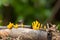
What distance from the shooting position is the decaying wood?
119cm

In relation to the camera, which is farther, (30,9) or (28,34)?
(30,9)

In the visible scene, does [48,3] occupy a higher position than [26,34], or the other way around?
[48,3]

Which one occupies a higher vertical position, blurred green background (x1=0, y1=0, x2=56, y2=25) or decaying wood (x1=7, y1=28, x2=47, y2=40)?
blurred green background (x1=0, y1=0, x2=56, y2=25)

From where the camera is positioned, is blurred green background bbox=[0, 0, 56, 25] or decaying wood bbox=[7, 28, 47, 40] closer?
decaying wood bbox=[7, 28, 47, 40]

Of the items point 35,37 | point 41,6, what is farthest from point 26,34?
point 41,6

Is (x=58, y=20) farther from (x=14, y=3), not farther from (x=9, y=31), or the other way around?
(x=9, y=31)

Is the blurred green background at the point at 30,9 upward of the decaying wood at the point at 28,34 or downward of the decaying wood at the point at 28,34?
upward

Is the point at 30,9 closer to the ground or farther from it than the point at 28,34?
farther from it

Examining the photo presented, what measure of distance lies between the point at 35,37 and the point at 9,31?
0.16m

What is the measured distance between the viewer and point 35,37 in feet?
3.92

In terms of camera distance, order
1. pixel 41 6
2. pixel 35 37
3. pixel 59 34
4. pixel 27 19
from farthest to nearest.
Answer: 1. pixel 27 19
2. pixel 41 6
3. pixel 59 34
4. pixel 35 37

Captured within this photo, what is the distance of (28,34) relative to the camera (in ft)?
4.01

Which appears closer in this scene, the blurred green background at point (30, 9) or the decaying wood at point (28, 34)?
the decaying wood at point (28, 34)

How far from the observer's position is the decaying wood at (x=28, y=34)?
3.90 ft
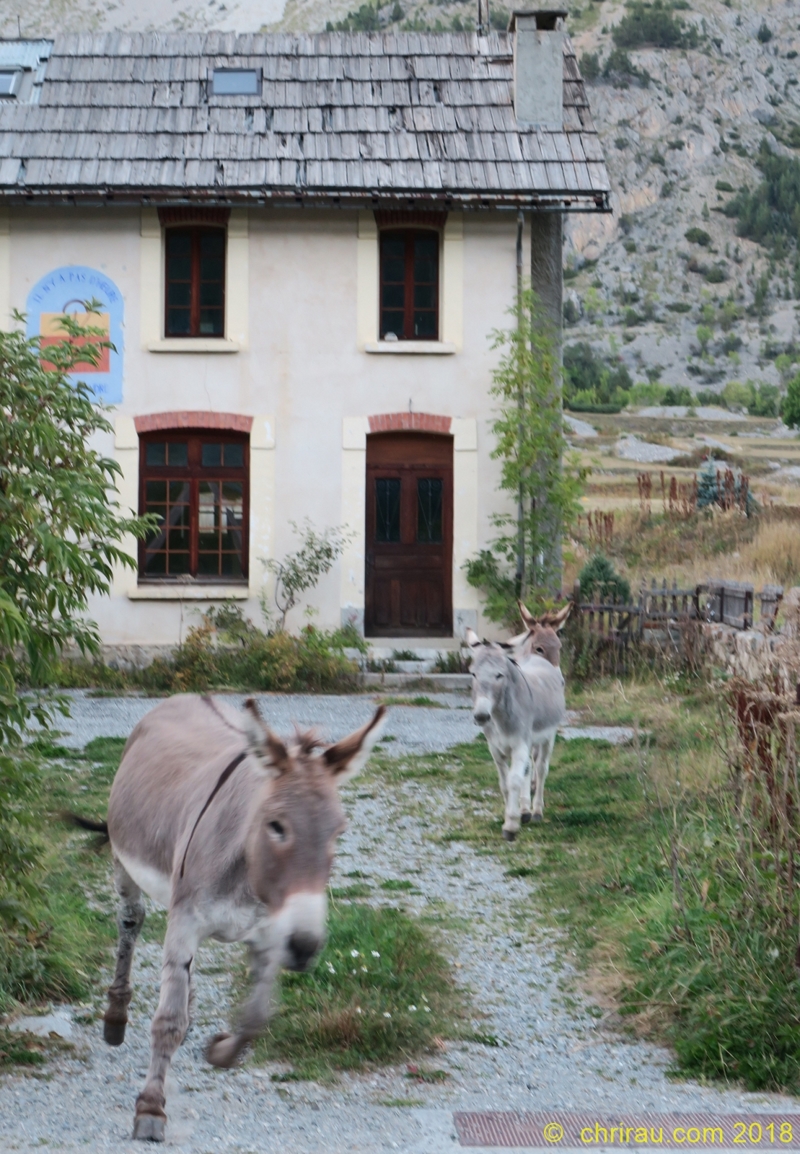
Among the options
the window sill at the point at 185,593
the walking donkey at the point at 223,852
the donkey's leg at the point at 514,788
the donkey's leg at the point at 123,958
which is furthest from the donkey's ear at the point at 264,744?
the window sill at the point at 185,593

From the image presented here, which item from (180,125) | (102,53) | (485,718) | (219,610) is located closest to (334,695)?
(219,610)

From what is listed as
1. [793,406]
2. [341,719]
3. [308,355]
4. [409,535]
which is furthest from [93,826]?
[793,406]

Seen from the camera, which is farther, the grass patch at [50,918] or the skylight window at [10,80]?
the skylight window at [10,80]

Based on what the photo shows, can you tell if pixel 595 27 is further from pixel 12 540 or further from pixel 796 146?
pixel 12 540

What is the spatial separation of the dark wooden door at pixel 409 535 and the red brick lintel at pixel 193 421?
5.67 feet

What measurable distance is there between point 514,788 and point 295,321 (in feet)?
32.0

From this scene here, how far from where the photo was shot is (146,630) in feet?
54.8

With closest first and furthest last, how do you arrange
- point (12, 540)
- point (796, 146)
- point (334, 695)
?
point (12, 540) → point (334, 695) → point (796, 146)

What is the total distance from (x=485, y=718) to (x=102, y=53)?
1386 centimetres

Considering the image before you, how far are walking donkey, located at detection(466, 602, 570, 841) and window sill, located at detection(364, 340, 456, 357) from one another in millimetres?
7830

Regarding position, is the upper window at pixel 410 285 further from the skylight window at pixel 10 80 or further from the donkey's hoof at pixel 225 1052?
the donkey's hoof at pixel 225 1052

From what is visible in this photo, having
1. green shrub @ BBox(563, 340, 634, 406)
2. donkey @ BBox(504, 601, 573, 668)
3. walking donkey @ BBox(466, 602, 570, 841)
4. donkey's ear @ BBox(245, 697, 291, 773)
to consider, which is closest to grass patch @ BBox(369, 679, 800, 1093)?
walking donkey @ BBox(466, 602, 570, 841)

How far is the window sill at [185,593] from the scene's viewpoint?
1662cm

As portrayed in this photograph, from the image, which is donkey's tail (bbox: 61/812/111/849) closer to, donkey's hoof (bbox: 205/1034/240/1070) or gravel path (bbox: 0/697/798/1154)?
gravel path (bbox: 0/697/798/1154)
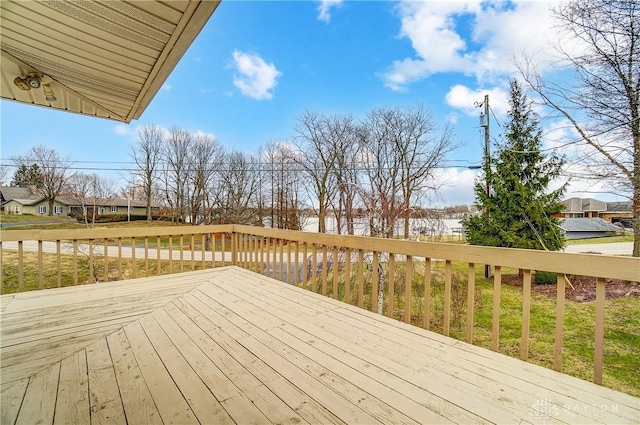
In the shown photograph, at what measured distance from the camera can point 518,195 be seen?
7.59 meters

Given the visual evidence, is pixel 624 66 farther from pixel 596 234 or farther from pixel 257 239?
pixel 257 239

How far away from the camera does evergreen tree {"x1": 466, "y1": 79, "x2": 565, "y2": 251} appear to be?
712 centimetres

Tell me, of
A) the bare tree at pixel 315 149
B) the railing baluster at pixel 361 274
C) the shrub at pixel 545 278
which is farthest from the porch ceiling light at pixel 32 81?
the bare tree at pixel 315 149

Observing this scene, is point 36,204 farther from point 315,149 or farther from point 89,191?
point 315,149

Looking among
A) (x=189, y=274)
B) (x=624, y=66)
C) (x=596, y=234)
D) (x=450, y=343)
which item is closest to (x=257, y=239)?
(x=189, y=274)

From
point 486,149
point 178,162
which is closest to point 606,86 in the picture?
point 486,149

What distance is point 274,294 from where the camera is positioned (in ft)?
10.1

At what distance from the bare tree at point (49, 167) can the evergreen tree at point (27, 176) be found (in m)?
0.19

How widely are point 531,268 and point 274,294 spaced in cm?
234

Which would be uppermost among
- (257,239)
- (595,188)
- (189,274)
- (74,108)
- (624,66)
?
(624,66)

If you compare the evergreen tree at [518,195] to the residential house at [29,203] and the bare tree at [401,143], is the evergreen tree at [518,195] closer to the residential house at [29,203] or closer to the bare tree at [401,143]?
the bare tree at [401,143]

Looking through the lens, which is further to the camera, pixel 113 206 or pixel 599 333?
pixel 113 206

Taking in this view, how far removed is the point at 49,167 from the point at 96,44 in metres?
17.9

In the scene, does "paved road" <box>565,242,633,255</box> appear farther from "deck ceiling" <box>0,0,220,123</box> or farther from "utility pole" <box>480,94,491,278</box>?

::::::::::

__Stated problem__. Format every item above as a single JSON list of strings, with one string for each line. Leave out blank lines and the pictures.

__Full response__.
[
  "What distance from the shooting position is the decaying wood?",
  "119cm",
  "In relation to the camera, which is farther, (30,9) or (28,34)?",
  "(30,9)",
  "In the visible scene, does [48,3] occupy a higher position than [26,34], or the other way around?",
  "[48,3]",
  "Which one occupies a higher vertical position, blurred green background (x1=0, y1=0, x2=56, y2=25) or decaying wood (x1=7, y1=28, x2=47, y2=40)?",
  "blurred green background (x1=0, y1=0, x2=56, y2=25)",
  "From where the camera is positioned, is blurred green background bbox=[0, 0, 56, 25] or decaying wood bbox=[7, 28, 47, 40] closer?",
  "decaying wood bbox=[7, 28, 47, 40]",
  "Of the items point 35,37 | point 41,6, what is farthest from point 26,34?",
  "point 41,6",
  "Is (x=58, y=20) farther from (x=14, y=3), not farther from (x=9, y=31), or the other way around?",
  "(x=9, y=31)",
  "Is the blurred green background at the point at 30,9 upward of the decaying wood at the point at 28,34 or downward of the decaying wood at the point at 28,34?",
  "upward",
  "Is the point at 30,9 closer to the ground or farther from it than the point at 28,34?",
  "farther from it",
  "Examining the photo presented, what measure of distance lies between the point at 35,37 and the point at 9,31?",
  "0.16m",
  "What is the measured distance between the viewer and point 35,37 in feet?",
  "3.92",
  "In terms of camera distance, order",
  "1. pixel 41 6",
  "2. pixel 35 37",
  "3. pixel 59 34",
  "4. pixel 27 19",
  "from farthest to nearest.",
  "Answer: 1. pixel 27 19",
  "2. pixel 41 6",
  "3. pixel 59 34",
  "4. pixel 35 37",
  "Captured within this photo, what is the distance of (28,34) relative to the camera (in ft)?",
  "4.01",
  "Which appears closer in this scene, the blurred green background at point (30, 9) or the decaying wood at point (28, 34)?",
  "the decaying wood at point (28, 34)",
  "How far from the observer's position is the decaying wood at (x=28, y=34)?",
  "3.90 ft",
  "Among the options",
  "the window sill at the point at 185,593",
  "the walking donkey at the point at 223,852",
  "the donkey's leg at the point at 514,788",
  "the donkey's leg at the point at 123,958",
  "which is furthest from the donkey's ear at the point at 264,744?",
  "the window sill at the point at 185,593",
  "From the image presented here, which item from (180,125) | (102,53) | (485,718) | (219,610) is located closest to (334,695)?",
  "(219,610)",
  "From what is listed as",
  "1. [793,406]",
  "2. [341,719]",
  "3. [308,355]",
  "4. [409,535]",
  "which is furthest from [93,826]?",
  "[793,406]",
  "Seen from the camera, which is farther, the grass patch at [50,918] or the skylight window at [10,80]?",
  "the skylight window at [10,80]",
  "Based on what the photo shows, can you tell if pixel 595 27 is further from pixel 12 540 or further from pixel 796 146?",
  "pixel 12 540",
  "What is the spatial separation of the dark wooden door at pixel 409 535 and the red brick lintel at pixel 193 421?",
  "5.67 feet",
  "What measurable distance is there between point 514,788 and point 295,321 (in feet)?",
  "32.0",
  "From this scene here, how far from where the photo was shot is (146,630) in feet?",
  "54.8",
  "With closest first and furthest last, how do you arrange",
  "- point (12, 540)",
  "- point (796, 146)",
  "- point (334, 695)",
  "?",
  "point (12, 540) → point (334, 695) → point (796, 146)",
  "What is the total distance from (x=485, y=718) to (x=102, y=53)?",
  "1386 centimetres",
  "Considering the image before you, how far are walking donkey, located at detection(466, 602, 570, 841) and window sill, located at detection(364, 340, 456, 357) from one another in millimetres?",
  "7830",
  "Regarding position, is the upper window at pixel 410 285 further from the skylight window at pixel 10 80 or further from the donkey's hoof at pixel 225 1052?",
  "the donkey's hoof at pixel 225 1052",
  "From what is visible in this photo, having",
  "1. green shrub @ BBox(563, 340, 634, 406)",
  "2. donkey @ BBox(504, 601, 573, 668)",
  "3. walking donkey @ BBox(466, 602, 570, 841)",
  "4. donkey's ear @ BBox(245, 697, 291, 773)",
  "to consider, which is closest to grass patch @ BBox(369, 679, 800, 1093)?",
  "walking donkey @ BBox(466, 602, 570, 841)",
  "How far is the window sill at [185,593] from the scene's viewpoint?",
  "1662cm",
  "As portrayed in this photograph, from the image, which is donkey's tail (bbox: 61/812/111/849) closer to, donkey's hoof (bbox: 205/1034/240/1070) or gravel path (bbox: 0/697/798/1154)?",
  "gravel path (bbox: 0/697/798/1154)",
  "In the shown photograph, at what measured distance from the camera can point 518,195 be seen?",
  "7.59 meters",
  "Given the visual evidence, is pixel 624 66 farther from pixel 596 234 or farther from pixel 257 239?",
  "pixel 257 239",
  "How far away from the camera does evergreen tree {\"x1\": 466, \"y1\": 79, \"x2\": 565, \"y2\": 251} appear to be?",
  "712 centimetres",
  "Tell me, of",
  "A) the bare tree at pixel 315 149",
  "B) the railing baluster at pixel 361 274",
  "C) the shrub at pixel 545 278",
  "which is farthest from the porch ceiling light at pixel 32 81?",
  "the bare tree at pixel 315 149",
  "Observing this scene, is point 36,204 farther from point 315,149 or farther from point 89,191?",
  "point 315,149",
  "Looking among",
  "A) (x=189, y=274)",
  "B) (x=624, y=66)",
  "C) (x=596, y=234)",
  "D) (x=450, y=343)",
  "which item is closest to (x=257, y=239)?",
  "(x=189, y=274)",
  "From",
  "point 486,149",
  "point 178,162",
  "which is closest to point 606,86 in the picture?",
  "point 486,149",
  "What distance is point 274,294 from where the camera is positioned (in ft)?",
  "10.1",
  "At what distance from the bare tree at point (49, 167) can the evergreen tree at point (27, 176) be found (in m)?",
  "0.19",
  "How widely are point 531,268 and point 274,294 spaced in cm?",
  "234",
  "Which would be uppermost among",
  "- (257,239)",
  "- (595,188)",
  "- (189,274)",
  "- (74,108)",
  "- (624,66)",
  "?",
  "(624,66)",
  "If you compare the evergreen tree at [518,195] to the residential house at [29,203] and the bare tree at [401,143], is the evergreen tree at [518,195] closer to the residential house at [29,203] or closer to the bare tree at [401,143]?",
  "the bare tree at [401,143]",
  "Looking through the lens, which is further to the camera, pixel 113 206 or pixel 599 333?",
  "pixel 113 206",
  "Taking in this view, how far removed is the point at 49,167 from the point at 96,44 in metres?",
  "17.9",
  "In the scene, does \"paved road\" <box>565,242,633,255</box> appear farther from \"deck ceiling\" <box>0,0,220,123</box> or farther from \"utility pole\" <box>480,94,491,278</box>?"
]